Commerce et distribution
Marge arrière
Les « marges arrière », exception française, avaient été déployées par la grande distribution pour contourner l’interdiction de revente à perte par la loi Galland en 1996, et la menace de chute des profits générés par l’effet publicitaire des prix d’appel.
Elles consistent en une « refacturation » aux fournisseurs, par les distributeurs, de frais de « coopération commerciale » sous de multiples prétextes : mise en avant des produits, frais de catalogue, anniversaire du magasin,...

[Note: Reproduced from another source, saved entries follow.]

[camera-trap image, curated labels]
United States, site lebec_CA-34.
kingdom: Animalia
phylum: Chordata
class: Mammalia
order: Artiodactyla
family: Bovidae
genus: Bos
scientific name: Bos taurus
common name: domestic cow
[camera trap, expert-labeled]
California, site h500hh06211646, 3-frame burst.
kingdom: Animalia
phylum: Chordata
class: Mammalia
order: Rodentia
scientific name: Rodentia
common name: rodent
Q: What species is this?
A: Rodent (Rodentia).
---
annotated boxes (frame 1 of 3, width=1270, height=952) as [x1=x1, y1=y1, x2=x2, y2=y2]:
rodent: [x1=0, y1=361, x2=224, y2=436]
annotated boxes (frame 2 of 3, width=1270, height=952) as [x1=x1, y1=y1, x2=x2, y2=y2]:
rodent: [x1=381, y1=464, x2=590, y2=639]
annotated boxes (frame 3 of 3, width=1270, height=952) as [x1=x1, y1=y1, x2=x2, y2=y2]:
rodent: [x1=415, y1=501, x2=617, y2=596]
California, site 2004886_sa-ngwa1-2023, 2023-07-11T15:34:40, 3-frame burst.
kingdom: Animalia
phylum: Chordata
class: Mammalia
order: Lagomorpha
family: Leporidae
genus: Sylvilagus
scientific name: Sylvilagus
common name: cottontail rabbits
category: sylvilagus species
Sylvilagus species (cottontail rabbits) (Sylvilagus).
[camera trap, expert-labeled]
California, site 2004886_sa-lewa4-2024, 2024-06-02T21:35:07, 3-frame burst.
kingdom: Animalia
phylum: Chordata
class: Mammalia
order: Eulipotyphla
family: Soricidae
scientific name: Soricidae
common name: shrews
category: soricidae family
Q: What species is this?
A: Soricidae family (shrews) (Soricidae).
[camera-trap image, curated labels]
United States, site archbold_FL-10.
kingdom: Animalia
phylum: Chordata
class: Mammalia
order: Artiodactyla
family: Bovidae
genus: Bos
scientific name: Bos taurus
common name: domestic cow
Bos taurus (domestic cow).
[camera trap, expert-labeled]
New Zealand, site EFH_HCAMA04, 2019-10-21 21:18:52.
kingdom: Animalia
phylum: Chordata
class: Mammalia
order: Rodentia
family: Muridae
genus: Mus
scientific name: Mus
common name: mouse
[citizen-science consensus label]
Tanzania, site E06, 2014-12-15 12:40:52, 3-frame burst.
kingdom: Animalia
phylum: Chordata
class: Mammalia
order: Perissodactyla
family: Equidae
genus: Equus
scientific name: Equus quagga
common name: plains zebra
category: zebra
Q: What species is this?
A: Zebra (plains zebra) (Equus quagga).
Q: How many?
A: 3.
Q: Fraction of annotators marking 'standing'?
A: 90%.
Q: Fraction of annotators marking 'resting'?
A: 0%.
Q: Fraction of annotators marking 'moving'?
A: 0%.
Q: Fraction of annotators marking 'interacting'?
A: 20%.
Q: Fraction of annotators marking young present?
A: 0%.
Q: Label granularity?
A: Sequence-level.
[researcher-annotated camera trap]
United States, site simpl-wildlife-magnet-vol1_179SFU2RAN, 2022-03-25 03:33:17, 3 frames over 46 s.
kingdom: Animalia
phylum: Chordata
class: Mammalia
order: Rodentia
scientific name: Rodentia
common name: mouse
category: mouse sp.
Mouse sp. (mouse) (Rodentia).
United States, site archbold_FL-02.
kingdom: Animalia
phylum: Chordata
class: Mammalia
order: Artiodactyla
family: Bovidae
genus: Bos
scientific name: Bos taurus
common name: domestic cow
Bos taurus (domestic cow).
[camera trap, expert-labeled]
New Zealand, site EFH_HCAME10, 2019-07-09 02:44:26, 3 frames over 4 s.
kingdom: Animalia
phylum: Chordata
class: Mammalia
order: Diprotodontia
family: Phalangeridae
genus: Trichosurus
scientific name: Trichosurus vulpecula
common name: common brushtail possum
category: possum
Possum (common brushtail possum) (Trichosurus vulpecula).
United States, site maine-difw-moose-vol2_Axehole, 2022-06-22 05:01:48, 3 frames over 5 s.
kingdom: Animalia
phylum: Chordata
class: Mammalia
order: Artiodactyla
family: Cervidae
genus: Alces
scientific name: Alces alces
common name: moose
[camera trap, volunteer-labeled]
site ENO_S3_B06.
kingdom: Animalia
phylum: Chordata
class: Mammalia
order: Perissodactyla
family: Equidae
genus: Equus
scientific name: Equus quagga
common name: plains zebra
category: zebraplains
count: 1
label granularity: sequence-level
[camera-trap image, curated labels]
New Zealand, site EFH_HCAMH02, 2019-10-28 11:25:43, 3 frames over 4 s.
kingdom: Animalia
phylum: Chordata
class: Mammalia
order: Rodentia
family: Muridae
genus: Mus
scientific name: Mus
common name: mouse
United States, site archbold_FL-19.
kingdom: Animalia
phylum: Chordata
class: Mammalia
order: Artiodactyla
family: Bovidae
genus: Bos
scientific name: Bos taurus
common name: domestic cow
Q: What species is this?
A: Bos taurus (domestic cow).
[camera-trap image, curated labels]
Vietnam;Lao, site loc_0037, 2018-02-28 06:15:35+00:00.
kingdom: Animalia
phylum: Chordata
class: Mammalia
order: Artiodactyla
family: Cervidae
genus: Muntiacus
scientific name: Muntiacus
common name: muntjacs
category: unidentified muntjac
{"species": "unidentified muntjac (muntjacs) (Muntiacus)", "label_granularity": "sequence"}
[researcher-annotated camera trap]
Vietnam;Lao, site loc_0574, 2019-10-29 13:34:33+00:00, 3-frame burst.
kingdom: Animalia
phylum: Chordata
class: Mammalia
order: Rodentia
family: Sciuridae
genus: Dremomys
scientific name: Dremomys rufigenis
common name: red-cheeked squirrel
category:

Ce système arbitraire de refacturations a généré artificiellement d’importantes augmentations de prix au consommateur et des marges éhontées pour la grande distribution.
Prix d’appel
Les prix d’appel sont un outil commercial stratégique, en particulier pour la grande distribution qui en a fait l’élément central de sa conquête des consommateurs et de ses parts de marché : ils servent d’appât pour attirer les chalands et de piège à consommer davantage. Pour les distributeurs, c’est un « îlot de pertes dans un océan de profits » car ils génèrent indirectement des marges considérables sur les autres produits, que le consommateur croit acheter à bon prix.
Les prix d’appel (essence, lait, fleurs et plantes, etc.) ont largement contribué à former et asseoir la position oligopolistique de la grande distribution.
Ils dépossèdent les fournisseurs de la maîtrise de leurs prix et de leur viabilité. Pour les consommateurs, ils contribuent à brouiller la perception des coûts réels des produits.